If you accessed Gmail today on your iPhone or Android based phone using a web browser, you will have noticed some differences. It has a few more bells and whistles but of particular interest is the addition of offline access. Gmail went offline a few months ago thanks to Gears (formerly Google Gears). Mobile Safari on the iPhone doesn't however have a Gears plugin, so how was this accomplished? The answer lies in the yet to be finalized HTML 5 specification and specifically the client-side database storage functionality that it calls for. While HTML 5 remains a work in progress, WebKit based browsers, such as Safari and Mobile Safari have already adopted database storage. This permits developers to create and subsequently read from/write to a fully capable, locally stored, relational database which is accessed via the web browser. I view today's Gmail release as a watershed moment for offline web applications as this is the first mainstream web application that I've seen using the technology.
I view offline access as an inevitable next step for web applications. We have continued to blur the line between desktop applications and their web based counterparts. Technologies such as AJAX, Flash, Silverlight, etc. have continued to push the limits on what browser based applications are capable of but despite all of the added functionality, web apps suffer from one inherent limitation - they disappear when you go off the grid. Well, that's about to change.
Local Gmail Storage
Since the iPhone (un-jailbroken) doesn't permit raw file access, I'll walk through Gmail's use of HTML 5 via Safari on a standard OS X platform. First off, in order to get Google to deliver the HTML 5 version of Gmail, we'll change the User-Agent header to match that used by the iPhone as follows:
Mozilla/5.0 (iPhone; U; CPU iPhone OS 2_2_1 like Mac OS X; en-us) AppleWebKit/525.18.1 (KHTML, like Gecko) Version/3.1.1 Mobile/5H11 Safari/525.20
Now when we visit Gmail, the iPhone version of the app is displayed. At this point, local database storage has automagically been setup. One concern that I have here is that the end user is not informed of this. Gears will at least require the end user to acknowledge that a local copy of data is being set up. While I'm not a fan of leaving security decisions in the hands of the average end user, I do feel that users should be informed that they're now carrying around a local copy of their email, which could be accessible if their phone were ever lost.

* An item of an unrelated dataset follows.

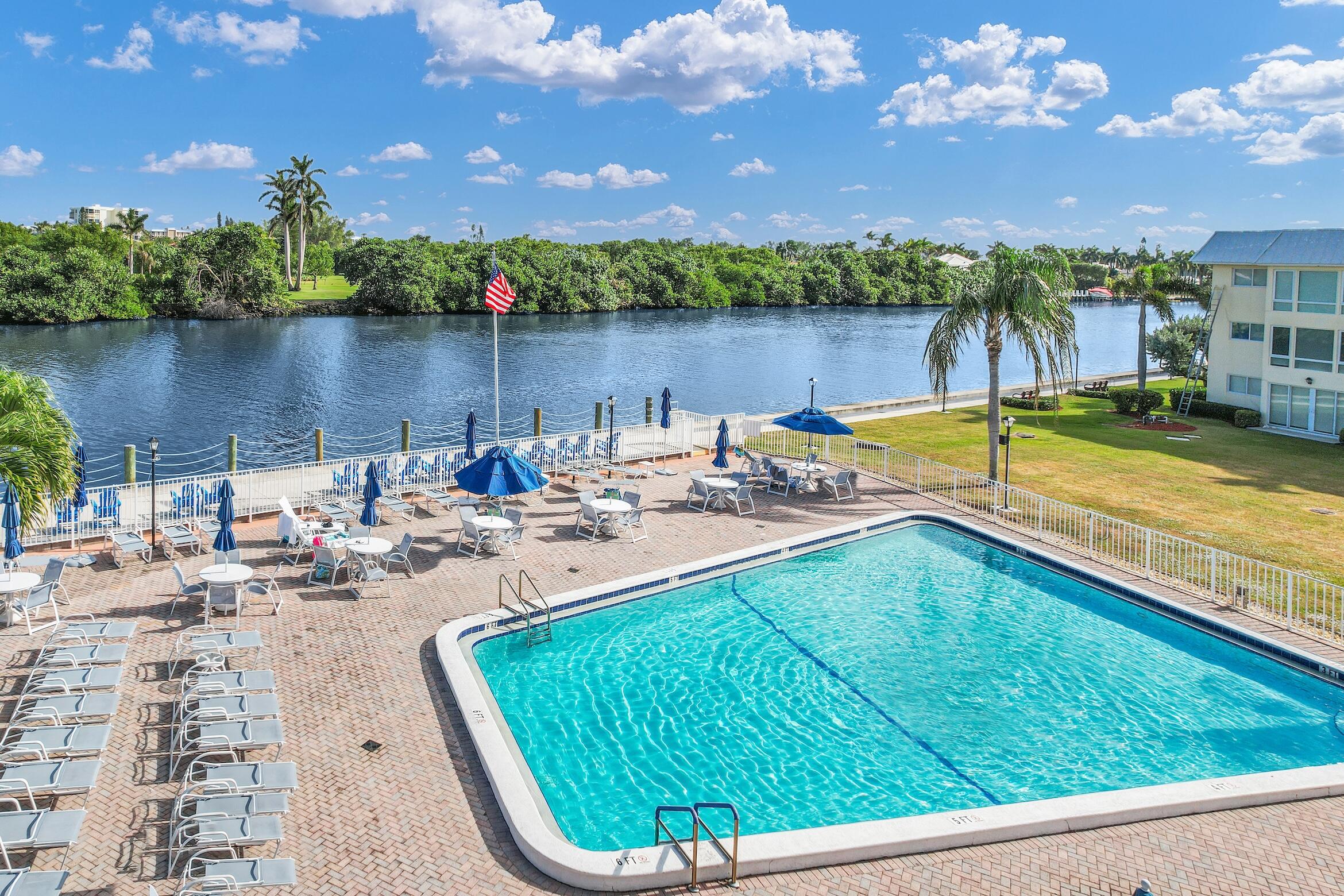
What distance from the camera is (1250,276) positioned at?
38562mm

Now let's see exactly what has been stored locally. On OS X, the database is set up in the following location:
Separate databases will be established for each separate Gmail account accessed, with each receiving an incremented numerical value. The database leverages the SQLite format. As such, database content can be viewed with an application such as the SQLite Database Browser. Below are details the tables that are created, along with a description of the data contained within:
- action_queue - Purpose unclear
- cached_contacts - Top 20 contacts, including email addresses and names
- cached_conversation_headers - Abbreviated content from email messages including the full subject, sender's name and first sentence or two of the message
- cached_labels - User defined labels which can be assigned to email messages
- cached_messages - Similar to cached_conversation_headers
- cached_queries - Purpose unclear
- config_table - Application version number
- hit_to_data - Purpose unclear
- log_store - Purpose unclear
Overall, I feel that the HTML 5 specification has a great deal to offer and it's encouraging to see some early adoption. It will be up to developers to ensure that powerful features such as local database storage do not unnecessarily expose end users to increased risk.